## Questions on the material
(1) List every plant that the thread below on diabetic preppers presents as helping with diabetes.
(2) In the diabetic preppers thread below, which soluble fiber is named as being in mesquite seeds and pods?
(3) Resume the forum thread on diabetic preppers below, picking up after its last line.

## Source text

▶

# Diabetic preppers



## Starcreek (Feb 4, 2015)

I just finished listening to the audio-book version of 



on YouTube, and one of the major themes was the death of the protagonist's daughter from diabetes, because there was no way to keep insulin refrigerated after tshtf (and no way to make more after what that had run out).

I have known for some time that if you boil the roots of huckleberry plants and then drink the liquid several times a day it can help with diabetes. Well, I just ran across two desert plants with a reputation of helping diabetics:

*Prickly Pear Cactus*
There has been medical interest in the prickly pear plant. Some studies have shown that the pectin contained in the prickly pear pulp lowers levels of "bad" cholesterol while leaving "good" cholesterol levels unchanged. Another study found that the fibrous pectin in the fruit may lowers diabetics' need for insulin. Both fruits and pads of the prickly pear cactus are rich in slowly absorbed soluble fibers that help keep blood sugar stable. These are ongoing studies, and at this point there are no proven results on humans. You can make your own study and see if works for you, which is the only test that really counts.








*Mesquite Tree*
Medical studies of mesquite and other desert foods, have said that despite its sweetness, mesquite flour (made by grinding whole mesquite pods) "is extremely effective in controlling blood sugar levels" in people with diabetes. The sweetness comes from fructose, which the body can process without insulin. In addition, soluble fibers, such as galactomannin gum in the seeds and pods, slow absorption of nutrients, resulting in a flattened blood sugar curve, unlike the peaks that follow consumption of wheat flour, corn meal and other common staples.

"The gel-forming fiber allows foods to be slowly digested and absorbed over a four- to six-hour period, rather than in one or two hours, which produces a rapid rise in blood sugar."

Read more: http://www.desertusa.com/flowers/wild-medicinal-plants.html#ixzz4OUvWaysj
​Save
Save​


----------



## JustCliff (May 21, 2011)

◀

## Data to examine
▶

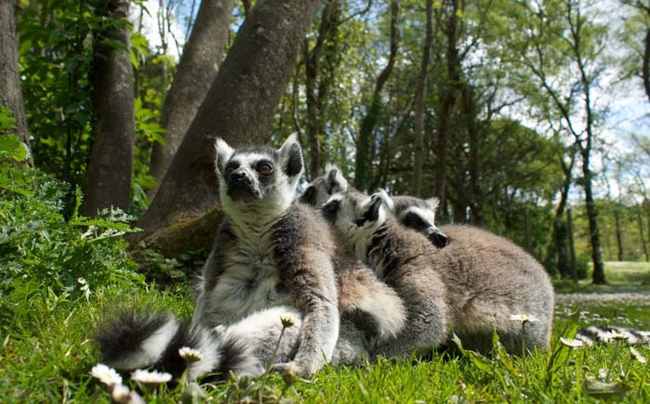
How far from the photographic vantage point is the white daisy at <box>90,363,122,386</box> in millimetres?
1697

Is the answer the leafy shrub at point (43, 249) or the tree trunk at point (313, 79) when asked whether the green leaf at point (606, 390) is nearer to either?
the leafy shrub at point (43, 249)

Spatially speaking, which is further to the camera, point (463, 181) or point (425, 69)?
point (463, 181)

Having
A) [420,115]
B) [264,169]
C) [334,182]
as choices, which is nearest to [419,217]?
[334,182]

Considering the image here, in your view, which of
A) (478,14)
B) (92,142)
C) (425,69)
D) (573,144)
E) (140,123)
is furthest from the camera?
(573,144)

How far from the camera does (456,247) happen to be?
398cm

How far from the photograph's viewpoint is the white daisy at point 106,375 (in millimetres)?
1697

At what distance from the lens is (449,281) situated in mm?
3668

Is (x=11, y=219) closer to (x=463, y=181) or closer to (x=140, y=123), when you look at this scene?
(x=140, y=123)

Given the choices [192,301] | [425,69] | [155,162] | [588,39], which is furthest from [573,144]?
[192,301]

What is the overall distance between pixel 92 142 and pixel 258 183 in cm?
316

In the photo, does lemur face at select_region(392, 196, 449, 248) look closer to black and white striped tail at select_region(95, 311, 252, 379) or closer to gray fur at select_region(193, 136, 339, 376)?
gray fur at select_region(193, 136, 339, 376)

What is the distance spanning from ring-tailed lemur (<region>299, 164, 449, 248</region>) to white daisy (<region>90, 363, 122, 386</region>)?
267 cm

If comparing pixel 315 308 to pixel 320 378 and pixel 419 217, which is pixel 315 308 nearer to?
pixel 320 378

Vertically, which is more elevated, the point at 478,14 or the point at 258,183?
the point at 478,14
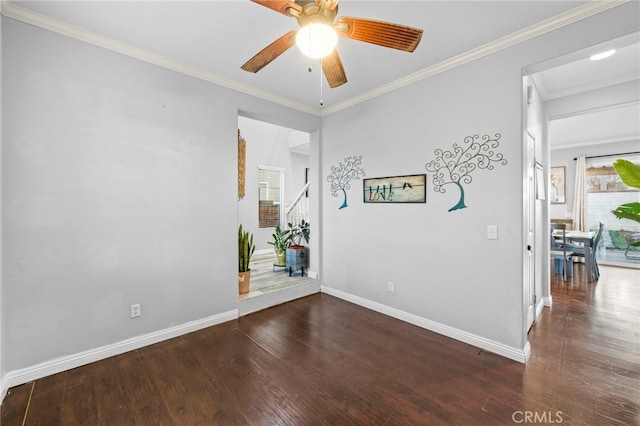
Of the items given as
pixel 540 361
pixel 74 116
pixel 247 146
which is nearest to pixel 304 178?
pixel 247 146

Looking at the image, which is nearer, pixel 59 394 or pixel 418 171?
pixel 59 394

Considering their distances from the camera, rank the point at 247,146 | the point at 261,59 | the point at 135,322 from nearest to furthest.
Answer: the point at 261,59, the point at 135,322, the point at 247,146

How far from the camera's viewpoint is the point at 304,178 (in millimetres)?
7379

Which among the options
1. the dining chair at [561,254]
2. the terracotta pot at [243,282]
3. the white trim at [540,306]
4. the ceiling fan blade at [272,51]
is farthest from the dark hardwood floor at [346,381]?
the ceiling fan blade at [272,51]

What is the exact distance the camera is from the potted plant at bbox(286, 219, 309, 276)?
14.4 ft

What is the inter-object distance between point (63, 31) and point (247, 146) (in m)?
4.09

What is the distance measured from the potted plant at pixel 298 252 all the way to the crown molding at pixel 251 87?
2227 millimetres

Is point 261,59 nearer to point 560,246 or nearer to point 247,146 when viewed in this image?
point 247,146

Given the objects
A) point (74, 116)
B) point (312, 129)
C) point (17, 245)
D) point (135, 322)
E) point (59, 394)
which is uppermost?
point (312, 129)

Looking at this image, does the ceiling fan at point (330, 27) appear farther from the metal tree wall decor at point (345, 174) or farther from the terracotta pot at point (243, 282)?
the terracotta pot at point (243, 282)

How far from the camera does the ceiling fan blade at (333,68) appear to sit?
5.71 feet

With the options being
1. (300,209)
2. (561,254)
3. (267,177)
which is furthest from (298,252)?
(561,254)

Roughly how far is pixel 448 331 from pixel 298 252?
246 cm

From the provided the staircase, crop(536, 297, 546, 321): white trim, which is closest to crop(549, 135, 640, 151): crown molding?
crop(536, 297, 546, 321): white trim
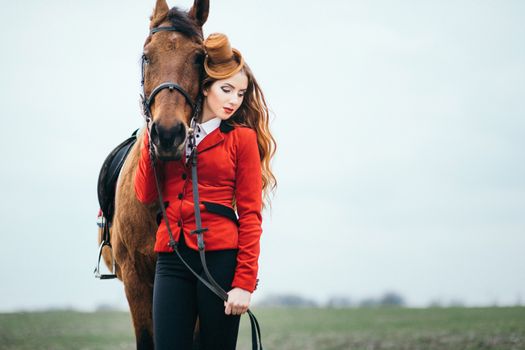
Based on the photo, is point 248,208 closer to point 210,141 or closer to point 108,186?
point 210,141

◀

## Answers to the exercise
(1) Huckleberry (its roots), prickly pear cactus, and mesquite tree.

(2) Galactomannin gum.

(3)
Look up Dandelion root from different sources. Most sites will warn that dandelion root can significantly lower BGL. I am ordering some seeds for next spring. About 50,000. I hope to get a good field of them growing.


----------



## jimLE (Feb 25, 2015)

i have 6 prickly pear cactus.in which 4 of them,are pads that broke off from the biggest of the first 2..in which i've had the first 2 over 5 years now.and yes they are flowering now.in which i plan on saving the juice from the pulp..


----------



## readytogo (Apr 6, 2013)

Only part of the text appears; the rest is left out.